One of the most common problems between employers and employees in the private sector is working without social insurance or having insurance registered but the premiums not paid correctly. In such cases, uninsured workers or those whose premiums were not paid have certain rights they can pursue.
What Uninsured Workers Can Do
Under the applicable Labor Law, employing uninsured workers is prohibited and subject to administrative sanctions. Despite this, especially since the 2020 pandemic and related economic difficulties, an estimated several million people have been employed without proper insurance. The number of uninsured workers tends to rise as workplaces shrink. Nevertheless, the law views this as a violation and foresees significant penalties for employers.
Employers are required to register employees for social insurance from their first day of work. If the employer delays registration for a few days and later registers the employee, they may still face sanctions. Therefore, employees should verify their insurance status before starting work. Uninsured employment can generally be divided into two main types. The first is when insurance is not provided during the period of actual work. In this case, the worker should apply to the provincial Social Security Institution (SGK) office where they work. The application must be made in writing and include evidence that the employee worked without insurance.
SGK Opens an Investigation
When an uninsured worker files a complaint with SGK, the institution launches an investigation into the workplace. Inspections had been paused during the coronavirus pandemic, but SGK has announced that inspections resumed recently. After an application is submitted, SGK inspectors assigned to the case will visit the workplace to conduct an inquiry. If the claimant is currently working at the site, establishing the claim becomes easier. If the person has been working uninsured for an extended period, inspectors will consider coworkers’ statements and other evidence to determine that social insurance should have been registered from the start date of employment. During such inspections, findings are not limited to the applicant alone; if other uninsured workers are identified, actions will be taken regarding them as well.
Rights of the Uninsured Worker
Another scenario involves workers who were uninsured during employment but left the job and later seek to claim their insurance rights. In these cases, a former employee may request recognition of their rights within five years of leaving the workplace, but this requires filing a service determination lawsuit. That process can be complex. SGK inspectors first review workplace records—such as payroll documents and entry and exit records—to determine the periods the person worked according to documentation.
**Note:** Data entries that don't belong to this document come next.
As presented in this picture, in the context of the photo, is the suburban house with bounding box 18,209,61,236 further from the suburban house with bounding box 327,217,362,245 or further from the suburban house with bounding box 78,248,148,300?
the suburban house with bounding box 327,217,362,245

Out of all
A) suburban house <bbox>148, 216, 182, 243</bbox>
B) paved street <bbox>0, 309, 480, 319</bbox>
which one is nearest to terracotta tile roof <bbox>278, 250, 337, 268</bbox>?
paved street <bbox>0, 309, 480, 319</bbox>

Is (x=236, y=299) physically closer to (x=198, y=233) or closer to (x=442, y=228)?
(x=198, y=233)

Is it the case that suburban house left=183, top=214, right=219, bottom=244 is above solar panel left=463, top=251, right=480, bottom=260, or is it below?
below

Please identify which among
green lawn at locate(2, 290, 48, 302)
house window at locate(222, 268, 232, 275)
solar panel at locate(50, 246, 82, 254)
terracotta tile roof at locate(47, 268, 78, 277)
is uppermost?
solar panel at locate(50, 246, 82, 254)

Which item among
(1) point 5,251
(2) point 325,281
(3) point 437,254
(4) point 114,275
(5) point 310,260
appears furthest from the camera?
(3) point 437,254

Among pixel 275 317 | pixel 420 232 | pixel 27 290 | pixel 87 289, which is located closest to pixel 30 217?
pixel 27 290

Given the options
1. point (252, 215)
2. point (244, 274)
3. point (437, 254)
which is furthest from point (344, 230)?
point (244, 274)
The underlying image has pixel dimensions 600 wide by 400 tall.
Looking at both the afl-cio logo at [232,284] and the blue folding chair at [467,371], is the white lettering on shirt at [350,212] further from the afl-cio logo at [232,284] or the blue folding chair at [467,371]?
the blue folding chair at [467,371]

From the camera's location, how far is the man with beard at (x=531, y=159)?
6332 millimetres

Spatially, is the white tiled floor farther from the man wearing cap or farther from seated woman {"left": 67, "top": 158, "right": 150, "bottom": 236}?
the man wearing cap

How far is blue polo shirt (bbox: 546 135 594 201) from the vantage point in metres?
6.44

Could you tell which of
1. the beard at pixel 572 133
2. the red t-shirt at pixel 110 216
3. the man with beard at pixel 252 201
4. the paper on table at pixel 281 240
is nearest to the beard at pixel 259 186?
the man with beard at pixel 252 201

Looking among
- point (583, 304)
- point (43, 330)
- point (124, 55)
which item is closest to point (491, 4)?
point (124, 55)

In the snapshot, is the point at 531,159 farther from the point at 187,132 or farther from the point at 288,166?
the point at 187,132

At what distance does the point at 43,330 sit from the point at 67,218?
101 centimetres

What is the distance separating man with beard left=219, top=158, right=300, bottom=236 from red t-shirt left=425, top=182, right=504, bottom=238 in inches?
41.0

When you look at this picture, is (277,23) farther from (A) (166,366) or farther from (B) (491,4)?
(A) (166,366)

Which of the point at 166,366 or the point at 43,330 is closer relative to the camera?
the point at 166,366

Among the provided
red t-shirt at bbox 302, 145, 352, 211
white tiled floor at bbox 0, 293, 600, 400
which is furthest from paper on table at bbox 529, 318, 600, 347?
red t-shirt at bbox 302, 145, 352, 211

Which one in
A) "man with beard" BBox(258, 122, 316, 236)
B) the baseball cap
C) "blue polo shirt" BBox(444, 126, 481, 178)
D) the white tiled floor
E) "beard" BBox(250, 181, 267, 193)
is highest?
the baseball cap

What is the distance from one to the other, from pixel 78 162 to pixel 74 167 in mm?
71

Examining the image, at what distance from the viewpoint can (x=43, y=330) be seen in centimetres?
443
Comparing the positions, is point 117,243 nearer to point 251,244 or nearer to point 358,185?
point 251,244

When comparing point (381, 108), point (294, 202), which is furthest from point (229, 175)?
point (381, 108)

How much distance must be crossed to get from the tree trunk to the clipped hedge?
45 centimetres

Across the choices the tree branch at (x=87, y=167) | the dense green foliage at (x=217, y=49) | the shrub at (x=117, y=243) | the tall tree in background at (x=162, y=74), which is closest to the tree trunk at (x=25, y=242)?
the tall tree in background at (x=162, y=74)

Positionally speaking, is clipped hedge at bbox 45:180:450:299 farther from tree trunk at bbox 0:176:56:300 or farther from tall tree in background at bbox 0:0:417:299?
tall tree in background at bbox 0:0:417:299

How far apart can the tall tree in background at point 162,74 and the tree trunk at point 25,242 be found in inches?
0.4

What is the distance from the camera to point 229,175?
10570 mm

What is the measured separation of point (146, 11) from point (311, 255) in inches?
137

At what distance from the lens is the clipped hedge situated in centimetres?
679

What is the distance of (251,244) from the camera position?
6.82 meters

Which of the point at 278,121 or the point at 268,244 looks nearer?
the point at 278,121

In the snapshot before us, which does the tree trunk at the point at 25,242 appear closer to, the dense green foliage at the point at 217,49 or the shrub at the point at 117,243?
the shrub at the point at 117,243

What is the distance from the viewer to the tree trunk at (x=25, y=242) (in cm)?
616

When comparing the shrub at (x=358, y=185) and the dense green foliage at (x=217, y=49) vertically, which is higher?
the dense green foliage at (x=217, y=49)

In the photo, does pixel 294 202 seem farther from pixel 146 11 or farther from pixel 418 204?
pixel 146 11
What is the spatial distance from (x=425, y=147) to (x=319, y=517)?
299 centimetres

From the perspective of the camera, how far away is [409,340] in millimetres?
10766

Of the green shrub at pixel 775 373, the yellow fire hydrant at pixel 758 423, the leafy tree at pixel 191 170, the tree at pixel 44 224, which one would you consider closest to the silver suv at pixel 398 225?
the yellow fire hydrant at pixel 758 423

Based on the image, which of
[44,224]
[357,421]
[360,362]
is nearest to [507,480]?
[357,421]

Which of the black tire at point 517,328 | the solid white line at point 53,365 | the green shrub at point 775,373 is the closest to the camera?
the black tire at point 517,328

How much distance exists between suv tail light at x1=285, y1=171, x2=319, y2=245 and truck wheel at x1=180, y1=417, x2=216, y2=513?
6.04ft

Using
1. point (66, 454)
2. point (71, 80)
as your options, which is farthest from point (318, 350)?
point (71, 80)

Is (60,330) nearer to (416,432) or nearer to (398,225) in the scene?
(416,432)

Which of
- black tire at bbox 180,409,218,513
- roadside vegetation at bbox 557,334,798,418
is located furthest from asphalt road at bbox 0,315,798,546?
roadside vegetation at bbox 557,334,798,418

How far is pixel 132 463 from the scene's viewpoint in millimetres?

If no payments to the worker were made through bank transfers and wages were paid in cash, proving employment becomes more difficult. In such circumstances, inspectors cannot rely solely on coworkers’ testimonies to reach a decision: a simple complaint alone does not automatically trigger retroactive insurance. A service determination lawsuit is necessary to secure a decision. To initiate that lawsuit, the former worker must first submit a written notification to SGK detailing the dates they worked without insurance. SGK then has 60 days to start its examination and decide. If the investigation concludes that the person did indeed work at the workplace, retroactive insurance registration may be implemented. If SGK investigators cannot find supporting evidence during their review, the claimant must turn to the Labor Court and file a lawsuit, presenting relevant documents and witness testimony demonstrating that they worked at the employer, that insurance premiums were not paid, and that no social insurance registration was made.